% \abcomment{can start by discussing what is a differential generative world model (DiffGenWM) ... we need samples and gradients wrt input. Further, we should explain any DiffGenWW would do, we focus on basic diffusion models etc.}

Our algorithm at inference time requires sampling next state samples conditioned on the current state action pair, and differentiating those samples with respect to the conditioning variables. We refer to any model with this sample plus gradient interface as a differentiable generative world model (DiffGenWM), and in this work we implement it using a conditional diffusion model. In addition to the DiffGenWM module, our world model includes a differentiable reward model and a terminal value function given by the critic of a pretrained policy. Concretely, we build a world model using the offline dataset of trajectories $\mathcal{D} = \{(s_t,a_t,r_t,s_{t+1})\}_{t=1}^N$, consisting of the following components.
\vspace{1.5ex}
\begin{squishenumerate}
    \item A \emph{Differentiable Diffusion Sampler} $f_{\theta}$ to simulate the transition dynamics.
    \item A reward model $r_{\xi}$ to learn the reward of a given state action pair.
    \item A pretrained policy $\pi_{\psi}$ and the corresponding pretrained critic value $Q_{\phi}$.
\end{squishenumerate}
Next we describe all these components in detail.

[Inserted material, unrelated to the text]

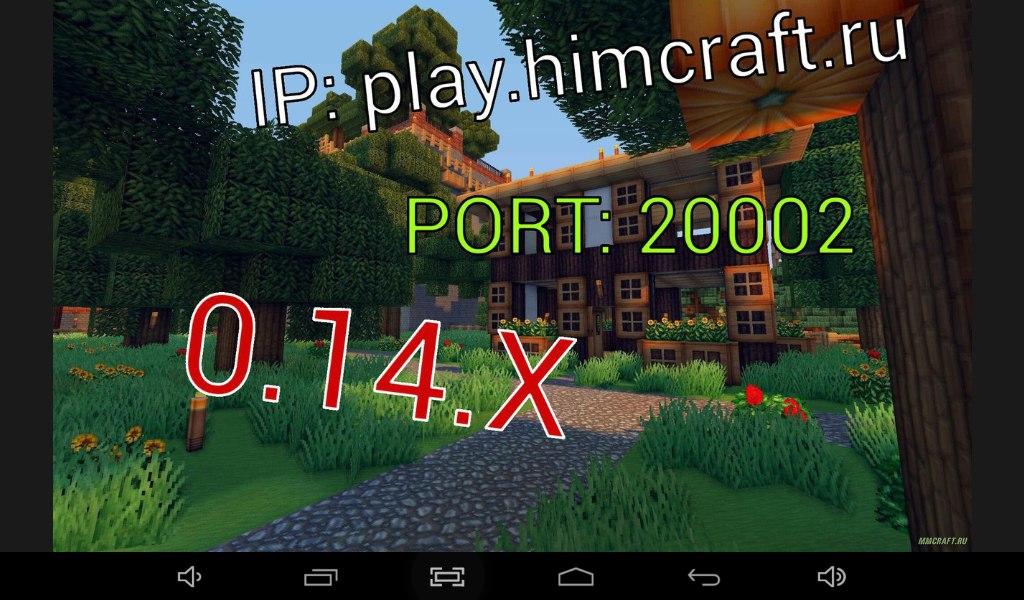 Сервер HimCraft MCPE AllVersion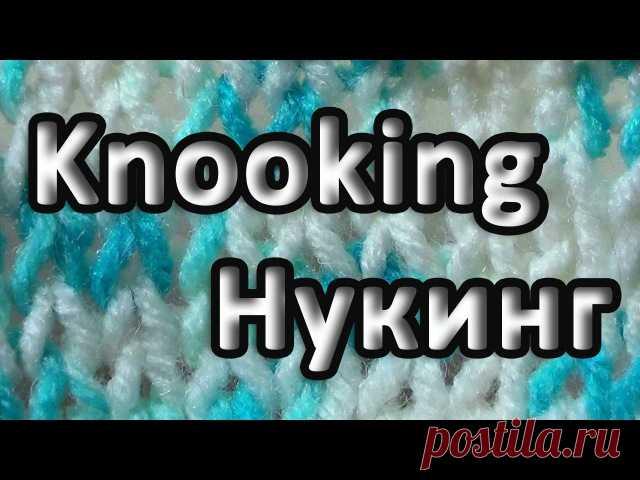 Нукинг – Knooking Нукинг или Knooking – техника вязания крючком, при которой получается полотно аналогичное вязанию спицами. В этой технике можно вязать любые узоры для спиц, сочетать вязание крючком и спицами, а также получать необычные эффекты.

\subsection{Differentiable Diffusion Sampler}
Our objective is to learn a parametric differentiable diffusion sampler that conditioned on a given state-action pair $s_t, a_t$ at time $t$ and sampled noise $\epsilon_{t}$ generates the next state $s_{t+1}$:
\begin{align*}
s_{t+1} = f_{\theta}(s_t, a_t, \varepsilon_t),
\quad \varepsilon_t \sim p_0(\varepsilon),
\end{align*}
Here $f_{\theta}$ is the \emph{reverse diffusion sampler}, written as a deterministic computation graph, and $\varepsilon_t$ is a collection of Gaussian random variables used in the generation process. Equivalently, the diffusion model specifies a conditional distribution over next states, $p_{\theta}(s_{t+1}\mid s_t,a_t)$, together with a reparameterized sampling procedure $s_{t+1}=f_{\theta}(s_t,a_t,\varepsilon_t)$ whose randomness is isolated in $\varepsilon_t$.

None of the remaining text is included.